Other appointments and positions during Bellack’s tenure at MUSC include director of university educational planning, associate provost for education, and her present position of special assistant to the president.

She has also served as director of nursing programs for S.C. AHEC; was appointed senior fellow, Center for the Health Professions (a health professions education and policy think tank and home of the Pew Health Professions Commission), University of California, San Francisco, and completed a six-month sabbatical-in-residence at the center.

Bellack is co-director of statewide South Carolina Colleagues in Caring Nursing Workforce Development Project, funded by Robert Wood Johnson Foundation, and served as MUSC representative to the Group on Multiprofessional Education, Association of Academic Health Centers. She was an invited member of the Advisory Committee, Center for Interdisciplinary and Community-Based Learning, Association of Academic Health Centers, and team leader, South Carolina Local Interdisciplinary Team, one of 10 national demonstration sites of the Institute for Health Care Improvement’s Interprofessional Education Collaborative.

While at MUSC, Bellack advocated the advancement of interprofessional education activities and efforts involving all MUSC colleges. She demonstrated leadership for university-wide, interdisciplinary involvement in educational planning, and new educational initiatives. Her participation in the Information Technology Innovation small grants program, Teaching Excellence Awards, educational facilities and classroom upgrades with emphasis on using technology in the classroom and community-based education are examples.
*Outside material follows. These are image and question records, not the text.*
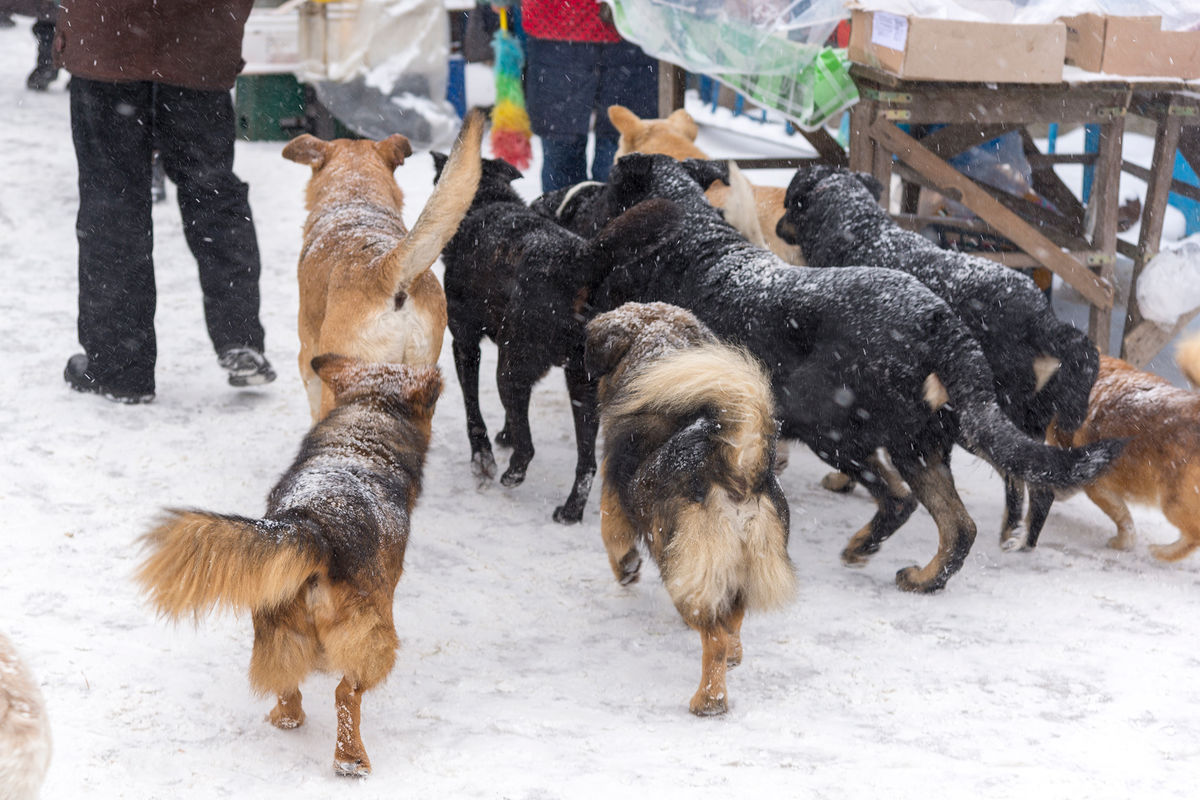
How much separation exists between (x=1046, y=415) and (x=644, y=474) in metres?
1.73

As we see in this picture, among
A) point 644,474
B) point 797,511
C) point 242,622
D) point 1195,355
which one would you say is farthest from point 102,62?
point 1195,355

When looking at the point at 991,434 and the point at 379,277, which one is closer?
the point at 991,434

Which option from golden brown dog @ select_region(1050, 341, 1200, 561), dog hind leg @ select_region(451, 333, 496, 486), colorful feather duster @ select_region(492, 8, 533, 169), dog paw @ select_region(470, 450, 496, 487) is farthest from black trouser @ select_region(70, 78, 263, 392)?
colorful feather duster @ select_region(492, 8, 533, 169)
She also has provided leadership and oversight in launching MUSC’s distance education initiatives, and during her tenure at MUSC, she secured more than $3 million in extramural grant funding to support a variety of campus educational and leadership initiatives.

Founded in 1823 as a private, independent pharmacy school, MCPHS is the oldest in Boston proper, and one of only four free-standing schools of pharmacy in the country. Health science programs were added in the late 1970s. Full-time faculty members number about 150, with an additional 500 part-time, clinical and adjunct faculty.